TO DO: Write out every line of the records below as a numbered list, skipping blank lines and leaving out the pictures.

Spatial question entries:
-*-*-

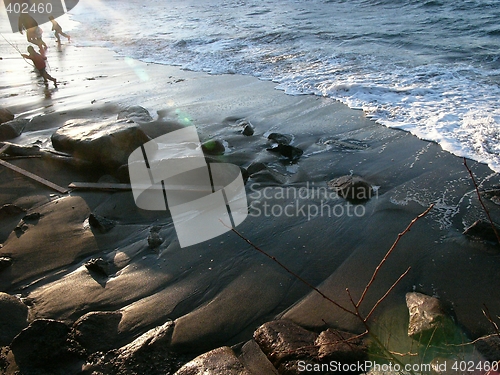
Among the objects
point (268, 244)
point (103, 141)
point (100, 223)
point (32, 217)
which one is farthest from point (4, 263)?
point (268, 244)

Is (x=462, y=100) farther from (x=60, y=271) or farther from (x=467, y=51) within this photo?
(x=60, y=271)

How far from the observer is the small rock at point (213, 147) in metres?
5.14

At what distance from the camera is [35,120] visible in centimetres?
668

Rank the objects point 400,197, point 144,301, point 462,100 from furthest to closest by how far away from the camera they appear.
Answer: point 462,100 → point 400,197 → point 144,301

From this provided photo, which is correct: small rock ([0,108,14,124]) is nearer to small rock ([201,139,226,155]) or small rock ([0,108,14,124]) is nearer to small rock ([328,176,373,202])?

-*-*-

EXERCISE RESPONSE:
1. Among the objects
2. point (268, 244)
3. point (103, 141)
4. point (100, 223)
5. point (32, 217)
6. which one is farthest from point (4, 263)?
7. point (268, 244)
8. Is (x=462, y=100) farther from (x=60, y=271) or farther from (x=467, y=51) within this photo?
9. (x=60, y=271)
10. How far from the observer is the small rock at point (213, 147) in metres?
11. 5.14
12. At what distance from the camera is [35,120] visible in centimetres?
13. 668
14. Rank the objects point 400,197, point 144,301, point 462,100 from furthest to closest by how far away from the camera they appear.
15. Answer: point 462,100 → point 400,197 → point 144,301
16. From this provided photo, which is correct: small rock ([0,108,14,124]) is nearer to small rock ([201,139,226,155]) or small rock ([0,108,14,124]) is nearer to small rock ([328,176,373,202])?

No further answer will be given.